As well, anything else that might interfere with the ability to obtain an accurate specimen from the cervix - intercourse, cervical manipulation, spermicidal foams and jellies, douching, using vaginal medications, and so on - should be avoided for 1 to 2 days before the test.
Like all medical tests, Pap tests results are not 100% accurate.
Pap tests can fail to detect a precancerous or cancerous change when one is present, and can also report changes in the cervical cells when in fact there is nothing amiss.
Getting regular Pap tests is vital in reducing the consequences of these errors.
To understand Pap test results, it's important to know that the cells that line the cervix and the ones most often "scraped" in a Pap test are squamous cells, and that roughly 90% of cervical cancers occur in squamous cells as squamous carcinomas. When the glandular cells on the inside of the cervix become cancerous, these cancers are known as adenocarcinomas.
Results that do not require follow-up are reported as within normal limits or benign cellular changes.
Overall, about 1 in 10 Pap tests come back with abnormal results, but most of these are due to inflammation and not to a precancerous or cancerous change.
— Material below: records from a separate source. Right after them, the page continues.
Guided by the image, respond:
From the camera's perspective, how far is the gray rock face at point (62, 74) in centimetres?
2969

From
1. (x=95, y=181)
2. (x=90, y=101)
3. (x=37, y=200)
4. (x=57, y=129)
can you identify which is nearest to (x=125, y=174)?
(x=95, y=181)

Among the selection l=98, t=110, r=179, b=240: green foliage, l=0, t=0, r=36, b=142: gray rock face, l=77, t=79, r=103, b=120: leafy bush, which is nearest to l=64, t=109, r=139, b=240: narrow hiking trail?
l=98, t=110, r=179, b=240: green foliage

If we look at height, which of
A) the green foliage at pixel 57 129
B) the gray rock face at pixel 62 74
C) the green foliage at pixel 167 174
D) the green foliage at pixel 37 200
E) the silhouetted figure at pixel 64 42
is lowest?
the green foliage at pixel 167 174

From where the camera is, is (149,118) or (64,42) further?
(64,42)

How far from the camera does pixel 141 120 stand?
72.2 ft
When the Pap test detects abnormally inflamed tissue, 2 different reporting systems are used to detail the changes, which will be reported as either atypical squamous cells of undetermined significance (ASCUS) or atypical dysplasia. These are followed with treatment for concurrent infection and either repeated Pap smears until the inflammation settles down or a colposcopy (a procedure in which the cervix is examined through a magnifying instrument, and during which biopsies are taken to determine that there is nothing more significant lurking in the cervix).
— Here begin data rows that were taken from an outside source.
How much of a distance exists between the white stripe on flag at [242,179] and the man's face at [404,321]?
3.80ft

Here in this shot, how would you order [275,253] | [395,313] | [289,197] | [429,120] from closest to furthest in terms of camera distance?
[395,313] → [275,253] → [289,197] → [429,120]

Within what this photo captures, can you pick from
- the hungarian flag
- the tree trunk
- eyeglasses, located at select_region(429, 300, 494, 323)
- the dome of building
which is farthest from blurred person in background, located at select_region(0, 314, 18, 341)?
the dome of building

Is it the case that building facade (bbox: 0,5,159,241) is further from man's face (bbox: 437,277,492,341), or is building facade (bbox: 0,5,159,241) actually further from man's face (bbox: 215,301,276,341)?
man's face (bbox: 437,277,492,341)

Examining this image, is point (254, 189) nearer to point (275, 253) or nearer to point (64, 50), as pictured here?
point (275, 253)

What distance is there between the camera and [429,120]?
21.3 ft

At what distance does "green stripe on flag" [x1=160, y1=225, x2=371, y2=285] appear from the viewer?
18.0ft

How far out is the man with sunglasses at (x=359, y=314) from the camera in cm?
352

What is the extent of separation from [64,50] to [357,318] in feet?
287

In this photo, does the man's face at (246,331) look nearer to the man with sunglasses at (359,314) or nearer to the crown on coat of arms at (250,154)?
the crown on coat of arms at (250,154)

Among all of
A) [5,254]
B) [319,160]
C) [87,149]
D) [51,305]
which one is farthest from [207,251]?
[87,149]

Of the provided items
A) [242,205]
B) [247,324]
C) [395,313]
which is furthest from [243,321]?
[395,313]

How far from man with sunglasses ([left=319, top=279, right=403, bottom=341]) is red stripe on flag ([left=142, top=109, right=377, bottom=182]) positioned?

When the Pap test discovers inflamed glandular cells, the report will be atypical glandular cells of undetermined significance or atypical glandular cells. These are followed up with either more Pap smears or colposcopy and endocervical curettage (a procedure in which a biopsy is taken from higher up in the cervix).
More severe changes are reported as either low- or high-grade intraepithelial lesions (SIL), or as mild, moderate, or severe squamous dysplasia, or as CIN grades I, II, or III.
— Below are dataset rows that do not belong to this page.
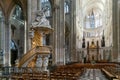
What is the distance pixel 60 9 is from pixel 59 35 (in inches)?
143

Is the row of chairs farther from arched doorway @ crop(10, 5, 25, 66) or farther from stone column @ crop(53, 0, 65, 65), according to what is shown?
arched doorway @ crop(10, 5, 25, 66)

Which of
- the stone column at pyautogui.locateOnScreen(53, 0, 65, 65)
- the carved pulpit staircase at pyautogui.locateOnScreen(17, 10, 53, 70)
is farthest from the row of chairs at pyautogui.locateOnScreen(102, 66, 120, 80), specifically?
the stone column at pyautogui.locateOnScreen(53, 0, 65, 65)

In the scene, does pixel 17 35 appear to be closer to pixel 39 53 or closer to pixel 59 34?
pixel 59 34

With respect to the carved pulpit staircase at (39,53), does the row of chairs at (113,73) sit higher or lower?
lower

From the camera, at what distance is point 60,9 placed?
3591 centimetres

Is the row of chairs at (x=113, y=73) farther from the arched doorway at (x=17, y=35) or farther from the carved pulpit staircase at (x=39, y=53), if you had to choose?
the arched doorway at (x=17, y=35)

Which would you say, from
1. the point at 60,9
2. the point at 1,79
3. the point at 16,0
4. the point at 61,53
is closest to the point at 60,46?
the point at 61,53

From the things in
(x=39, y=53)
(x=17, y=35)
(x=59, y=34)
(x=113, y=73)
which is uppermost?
(x=17, y=35)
These are dealt with by treatment of any concurrent infection, watchful waiting, and more frequent repeats of the Pap smear (many milder changes return to normal eventually without requiring treatment), or colpsocopy.
For more advanced changes, therapy can consist of:
For many years, all women who are sexually active were advised to get Pap tests once a year, more often if the Pap test had detected an abnormality.
A yearly Pap test for every woman is no longer the universal standard. The general rule now is that a woman who has 2 normal Pap tests in a row, in consultation with her doctor, can reduce the rate at which she gets Pap tests to about once every 3 years, so long as she doesn't have extra risk factors for cervical cancer. This rule may vary depending on the province that you live in.
It's also very important to note that women over 65 suffer the highest rates of death to cervical cancer, but they get far fewer Pap tests than younger women do because not only are older women often reluctant to ask for this important screening test, but also physicians are not as rigorous about doing them on their older patients. Again, if you are not sure if you need a Pap test and pelvic examination, always ask your doctor.
Women who have had hysterectomies do not need routine Pap tests, unless they had cancer of the cervix, when they should continue to get regular Pap tests with scrapings taken from the vagina.
Also, always make sure to call your doctor's office to determine that your Pap test results have come back. Never depend on the adage that "No news is good news" because results can be lost or misplaced, so make it your responsibility to get your own Pap test results.